Extrait fourni =>
______
23 juillet 2012

SHOCK

Depuis l'angle des rues Notre-Dame-de-Lorette et Lamartine j'entame l'ascension des 885 mètres de la rue des Martyrs dont le point culminant conduit au 14 rue La Vieuville, non sans songer à la signification symbolique de cette lente progression. Je me souviens d'avoir lu que cette rue -des Martyrs-  fut ainsi nommée car c'est celle qu'aurait empruntée, selon une ancienne tradition, Saint Denis, premier évêque de Paris, martyr sous l'Empire romain. Après avoir été décapité, il marcha sur cette route, tenant sa tête entre ses mains, pour s'écrouler quelques kilomètres plus au Nord, où fut fondée la Basilique Saint Denis.


















Au terme de cette ascension, la jolie facade au charme désuet d'un ancien magasin de papiers peints signalé par de grandes lettres rouges dans un écrin de bois bleu s'ouvre sur la galerie Spree dédiée à l'art contemporain et au design. Roberta Oprandi (styliste) et Bruno Hadjadj (artiste plasticien et décorateur) y présentent et défendent les œuvres d'un groupe d'artistes contemporains, hétéroclite et pertinent. En face, au numéro 16, la boutique Spree assemble une sélection affûtée de créateurs, de designers des années 50 aux années 80 et des artistes contemporains.


Un peu essoufflée, dès le seuil franchi le choc est immédiat.          
SHOCK N°1 © Damien Peyret
Tirage fine art encadré sous verre brisé
20 cm X 25 cm Edition # 3    
80 cm X 100 cm Edition # 3






















La première impression est physique, sans lire la partition, l'œuvre résonne déjà intensément.
SHOCK N°2 © Damien Peyret
Tirage fine art encadré sous verre brisé
20 cm X 25 cm Edition # 3    
80 cm X 100 cm Edition # 3






















Pour canaliser l'émotion, la contextualiser, je lis les mots de l'artiste :
"J'ai réalisé ces photographies quelques jours après le double attentat d'Oslo et d'Utoeya. Je fais le tour du centre d'Oslo ébranlé par la puissance de la bombe. Je photographie les rues autour du périmètre de sécurité. Toutes les vitres des immeubles ont été soufflées ou brisées et recouvertes à la hâte de panneaux de bois. Le quartier a l'aspect d'une ville fantôme. Dans la cathédrale, les Norvégiens allument chaque jour des centaines de bougies, à l'extérieur, des milliers de roses gisent dans les jardins. En brisant les vitres sur mes images, je matérialise l'impact de la violence qui affecte notre monde et nous atteint physiquement et émotionnellement."
______
Matériel fourni =>
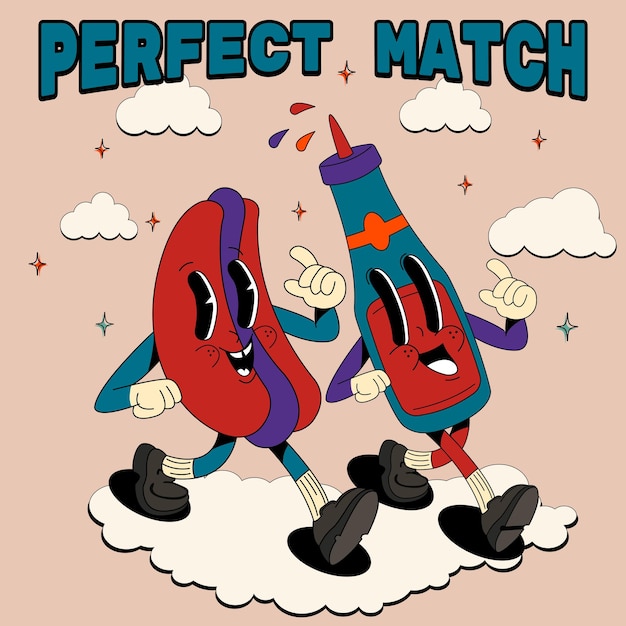 Perfect match psychedelic groovy retro cartoon hot dog and ketchup character vibrant colors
______
Objectif de la tâche => Tirez du récit de la visite à la galerie Spree, mot pour mot, le passage qui commence par « Au terme de » et se poursuit jusqu'à « des artistes contemporains. ».

Réponse à l'exercice =>
Au terme de cette ascension, la jolie facade au charme désuet d'un ancien magasin de papiers peints signalé par de grandes lettres rouges dans un écrin de bois bleu s'ouvre sur la galerie Spree dédiée à l'art contemporain et au design. Roberta Oprandi (styliste) et Bruno Hadjadj (artiste plasticien et décorateur) y présentent et défendent les œuvres d'un groupe d'artistes contemporains, hétéroclite et pertinent. En face, au numéro 16, la boutique Spree assemble une sélection affûtée de créateurs, de designers des années 50 aux années 80 et des artistes contemporains.